Filipino frontline workers in Canada among the first to get vaccines

Like in the US and the UK, Filipinos have been at the frontlines of the fight against COVID-19 in Canada.

Filipino frontline workers

Filipino frontline workers in Canada are among the first to receive doses of the Pfizer and Moderna vaccines.

The first publicly available vaccines were administered to five frontline workers during a televised event, three of whom were Filipino.

Since the 1950s, Filipino health professionals have come to Canada to help address widespread labour shortages across the country.

One of the five frontline workers was Lucky Aguila, who told CTV News that it didn’t occur to him that he was representing the Filipino community.

“I’m honoured to be one of the first,” Aguila told CTV News.

Aguila just started working at Rekai Centre shortly after the start of the pandemic. The work was even more challenging during the pandemic.

“I’ve seen the need for long-term care in nursing,” Aguila told CTV News. “They need more care, mostly because their families aren’t with them most of the time.”

Another Filipino who was among the first to receive the vaccine was Bena Artates, a registered practical nurse.

Artates had tested positive for COVID-19 early during the pandemic. She’s happy to have received the vaccine.

“For me, I was willing to take it for the safety of myself, my family, my residents, my patients and the whole community,” Artates shared with CTV News. “As long as we have this opportunity, you should take it.”

According to CTV News, 1 in 20 healthcare workers in Canada are Filipino.

The now defunct Live-in Caregiver Program saw tens of thousands of Overseas Filipino Workers (OFWs) come to Canada to work for Canadian families. The immigration programs that followed it continue to be predominantly Filipino.

Aguila thinks that it’s because Filipinos are predisposed to working in healthcare.

“I believe we get it from our values and our cultures reflect in our nursing care, which we convey compassionately and ethically to our patients and it contributes to a stronger health care system for Canadians,” Aguila told CTV News.

While healthcare workers continued to arrive from the Philippines, Canada no longer recognized their international credentials. Many registered nurses were forced to work for jobs that didn’t require accreditation for much less money.

Many advocates are urging the Government of Canada to consider changes to the Temporary Foreign Worker Program (TFWP) to recognize internationally trained professionals, including healthcare workers such as nurses from the Philippines.

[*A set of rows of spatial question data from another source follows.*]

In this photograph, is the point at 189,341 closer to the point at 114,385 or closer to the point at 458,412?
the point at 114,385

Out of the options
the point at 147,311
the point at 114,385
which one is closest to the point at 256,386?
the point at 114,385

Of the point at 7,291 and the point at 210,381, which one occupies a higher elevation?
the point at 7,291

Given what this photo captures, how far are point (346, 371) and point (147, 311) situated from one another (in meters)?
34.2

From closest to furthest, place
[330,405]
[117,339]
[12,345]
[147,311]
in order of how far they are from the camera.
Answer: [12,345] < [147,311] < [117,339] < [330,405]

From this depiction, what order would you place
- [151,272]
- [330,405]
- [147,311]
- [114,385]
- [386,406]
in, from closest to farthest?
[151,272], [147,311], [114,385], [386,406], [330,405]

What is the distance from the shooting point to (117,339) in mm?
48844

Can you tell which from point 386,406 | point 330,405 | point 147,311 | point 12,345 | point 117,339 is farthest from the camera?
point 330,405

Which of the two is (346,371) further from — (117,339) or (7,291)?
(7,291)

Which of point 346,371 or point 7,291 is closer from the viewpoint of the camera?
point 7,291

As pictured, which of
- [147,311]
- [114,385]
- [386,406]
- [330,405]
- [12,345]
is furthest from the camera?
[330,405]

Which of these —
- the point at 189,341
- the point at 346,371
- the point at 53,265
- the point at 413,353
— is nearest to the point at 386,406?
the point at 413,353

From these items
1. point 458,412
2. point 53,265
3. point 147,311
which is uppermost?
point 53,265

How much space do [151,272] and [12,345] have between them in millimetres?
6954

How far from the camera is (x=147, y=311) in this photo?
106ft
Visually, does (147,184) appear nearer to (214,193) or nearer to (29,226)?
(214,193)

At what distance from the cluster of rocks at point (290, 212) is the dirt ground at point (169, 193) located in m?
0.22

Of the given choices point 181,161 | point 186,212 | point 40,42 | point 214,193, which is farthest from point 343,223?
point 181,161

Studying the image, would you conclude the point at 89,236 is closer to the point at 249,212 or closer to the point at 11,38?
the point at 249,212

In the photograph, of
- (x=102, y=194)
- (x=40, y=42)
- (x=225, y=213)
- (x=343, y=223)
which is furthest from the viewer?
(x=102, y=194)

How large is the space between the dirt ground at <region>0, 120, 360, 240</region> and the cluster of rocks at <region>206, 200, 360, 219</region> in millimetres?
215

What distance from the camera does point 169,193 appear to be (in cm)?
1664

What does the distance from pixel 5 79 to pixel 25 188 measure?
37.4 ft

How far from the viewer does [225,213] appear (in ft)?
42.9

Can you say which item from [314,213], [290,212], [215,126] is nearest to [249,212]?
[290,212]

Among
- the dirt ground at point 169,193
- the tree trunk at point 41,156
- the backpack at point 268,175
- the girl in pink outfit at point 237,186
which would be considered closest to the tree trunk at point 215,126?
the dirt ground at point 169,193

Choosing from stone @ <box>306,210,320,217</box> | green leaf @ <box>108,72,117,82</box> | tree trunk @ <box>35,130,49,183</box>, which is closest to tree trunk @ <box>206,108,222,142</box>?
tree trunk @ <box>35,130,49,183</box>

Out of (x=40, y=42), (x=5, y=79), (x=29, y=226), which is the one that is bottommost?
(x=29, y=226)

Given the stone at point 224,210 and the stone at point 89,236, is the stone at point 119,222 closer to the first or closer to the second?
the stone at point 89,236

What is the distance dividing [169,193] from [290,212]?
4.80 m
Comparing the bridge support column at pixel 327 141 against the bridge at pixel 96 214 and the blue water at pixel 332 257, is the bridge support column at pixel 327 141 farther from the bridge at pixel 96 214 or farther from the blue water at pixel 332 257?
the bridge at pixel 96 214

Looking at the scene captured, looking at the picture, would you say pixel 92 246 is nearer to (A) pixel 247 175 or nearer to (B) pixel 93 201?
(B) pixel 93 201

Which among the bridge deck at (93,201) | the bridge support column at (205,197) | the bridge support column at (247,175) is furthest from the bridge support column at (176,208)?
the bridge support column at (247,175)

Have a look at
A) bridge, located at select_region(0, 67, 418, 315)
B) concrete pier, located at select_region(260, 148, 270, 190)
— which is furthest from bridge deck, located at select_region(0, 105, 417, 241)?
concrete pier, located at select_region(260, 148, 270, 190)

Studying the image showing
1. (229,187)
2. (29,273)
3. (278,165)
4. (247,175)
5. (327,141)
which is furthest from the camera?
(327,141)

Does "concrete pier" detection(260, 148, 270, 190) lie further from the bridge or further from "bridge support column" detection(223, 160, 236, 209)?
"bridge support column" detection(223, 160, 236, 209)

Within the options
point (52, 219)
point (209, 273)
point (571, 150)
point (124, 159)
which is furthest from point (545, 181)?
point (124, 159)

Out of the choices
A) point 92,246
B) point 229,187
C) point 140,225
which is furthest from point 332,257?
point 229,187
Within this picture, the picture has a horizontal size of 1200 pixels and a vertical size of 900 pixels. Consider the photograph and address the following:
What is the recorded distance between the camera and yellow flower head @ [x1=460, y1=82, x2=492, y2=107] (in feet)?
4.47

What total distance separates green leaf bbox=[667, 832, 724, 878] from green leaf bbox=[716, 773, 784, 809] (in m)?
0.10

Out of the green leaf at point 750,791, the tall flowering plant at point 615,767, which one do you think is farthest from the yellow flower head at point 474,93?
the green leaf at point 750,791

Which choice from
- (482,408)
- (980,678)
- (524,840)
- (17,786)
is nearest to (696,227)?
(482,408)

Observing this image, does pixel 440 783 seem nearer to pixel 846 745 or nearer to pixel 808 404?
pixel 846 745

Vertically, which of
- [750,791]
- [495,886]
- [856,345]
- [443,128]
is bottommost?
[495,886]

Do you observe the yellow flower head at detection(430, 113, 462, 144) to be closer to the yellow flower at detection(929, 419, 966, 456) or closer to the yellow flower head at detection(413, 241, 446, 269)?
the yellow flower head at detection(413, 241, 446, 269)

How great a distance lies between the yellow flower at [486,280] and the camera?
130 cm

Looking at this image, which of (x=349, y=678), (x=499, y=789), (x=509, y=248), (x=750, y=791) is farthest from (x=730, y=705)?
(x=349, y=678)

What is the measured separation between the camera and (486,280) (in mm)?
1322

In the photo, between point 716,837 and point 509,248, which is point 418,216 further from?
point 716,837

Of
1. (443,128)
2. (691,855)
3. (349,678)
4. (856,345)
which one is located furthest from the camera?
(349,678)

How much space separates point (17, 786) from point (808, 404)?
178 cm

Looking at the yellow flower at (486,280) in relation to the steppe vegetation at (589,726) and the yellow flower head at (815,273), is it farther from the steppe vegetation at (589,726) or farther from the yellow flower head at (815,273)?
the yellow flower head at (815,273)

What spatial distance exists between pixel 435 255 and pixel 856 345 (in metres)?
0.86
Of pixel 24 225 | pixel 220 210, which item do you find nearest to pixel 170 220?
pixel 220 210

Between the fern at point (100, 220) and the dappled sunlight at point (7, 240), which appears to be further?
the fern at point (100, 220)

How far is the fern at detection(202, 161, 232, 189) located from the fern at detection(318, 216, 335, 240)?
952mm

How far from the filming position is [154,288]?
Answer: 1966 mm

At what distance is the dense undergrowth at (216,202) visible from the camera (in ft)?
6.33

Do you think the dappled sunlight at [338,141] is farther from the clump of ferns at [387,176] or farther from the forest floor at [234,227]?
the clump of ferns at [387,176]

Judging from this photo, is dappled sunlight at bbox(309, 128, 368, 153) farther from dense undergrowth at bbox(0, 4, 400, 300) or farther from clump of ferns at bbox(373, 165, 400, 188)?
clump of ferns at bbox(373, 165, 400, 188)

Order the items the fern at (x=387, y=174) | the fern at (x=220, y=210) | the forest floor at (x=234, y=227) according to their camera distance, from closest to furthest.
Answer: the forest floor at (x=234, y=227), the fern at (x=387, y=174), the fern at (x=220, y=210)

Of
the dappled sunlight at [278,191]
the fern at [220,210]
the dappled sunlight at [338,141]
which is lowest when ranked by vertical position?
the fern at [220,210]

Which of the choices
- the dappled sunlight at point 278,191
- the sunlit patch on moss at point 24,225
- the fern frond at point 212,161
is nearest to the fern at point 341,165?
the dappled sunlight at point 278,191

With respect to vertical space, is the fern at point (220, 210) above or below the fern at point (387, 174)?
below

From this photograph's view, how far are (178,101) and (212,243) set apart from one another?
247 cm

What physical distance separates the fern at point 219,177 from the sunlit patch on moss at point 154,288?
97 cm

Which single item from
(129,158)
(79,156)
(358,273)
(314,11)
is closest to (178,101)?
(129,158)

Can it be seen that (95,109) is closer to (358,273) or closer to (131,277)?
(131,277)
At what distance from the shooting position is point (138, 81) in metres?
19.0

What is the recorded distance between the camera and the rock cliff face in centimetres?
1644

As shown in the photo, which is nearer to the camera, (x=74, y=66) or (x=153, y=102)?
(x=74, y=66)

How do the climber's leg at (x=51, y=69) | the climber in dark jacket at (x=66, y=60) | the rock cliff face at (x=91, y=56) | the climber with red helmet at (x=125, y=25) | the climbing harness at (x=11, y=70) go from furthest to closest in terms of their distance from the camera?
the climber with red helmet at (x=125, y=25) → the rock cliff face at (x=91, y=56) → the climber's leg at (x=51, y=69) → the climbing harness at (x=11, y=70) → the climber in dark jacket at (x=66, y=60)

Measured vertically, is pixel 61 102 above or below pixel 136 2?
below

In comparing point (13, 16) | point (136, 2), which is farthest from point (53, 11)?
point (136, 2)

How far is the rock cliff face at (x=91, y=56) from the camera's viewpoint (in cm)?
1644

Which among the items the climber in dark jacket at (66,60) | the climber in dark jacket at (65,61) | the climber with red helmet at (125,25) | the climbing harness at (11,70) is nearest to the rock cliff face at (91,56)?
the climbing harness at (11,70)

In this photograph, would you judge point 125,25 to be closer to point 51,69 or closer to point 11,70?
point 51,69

OFWs from the Philippines are only one group of migrant workers who come to Canada under the TFWP. Not all immigration programs provide OFWs with the opportunity to stay in Canada legally, many are forced to leave when their employment contracts are complete.

Many would rather stay in Canada illegally, rather than face an even more uncertain future back home in the Philippines.

In the meantime, Filipino frontline workers in Canada are hunkering down for what is becoming a very difficult second wave of COVID-19.

Aguila, for one is encouraging others to get the shot if they are part of the priority group.

“I believe we get it from our values and our cultures,” Aguila said, adding that the values in the Filipino communities “reflect in our nursing care, which we convey compassionately and ethically to our patients and it contributes to a stronger health care system for Canadians,” he told CTV News.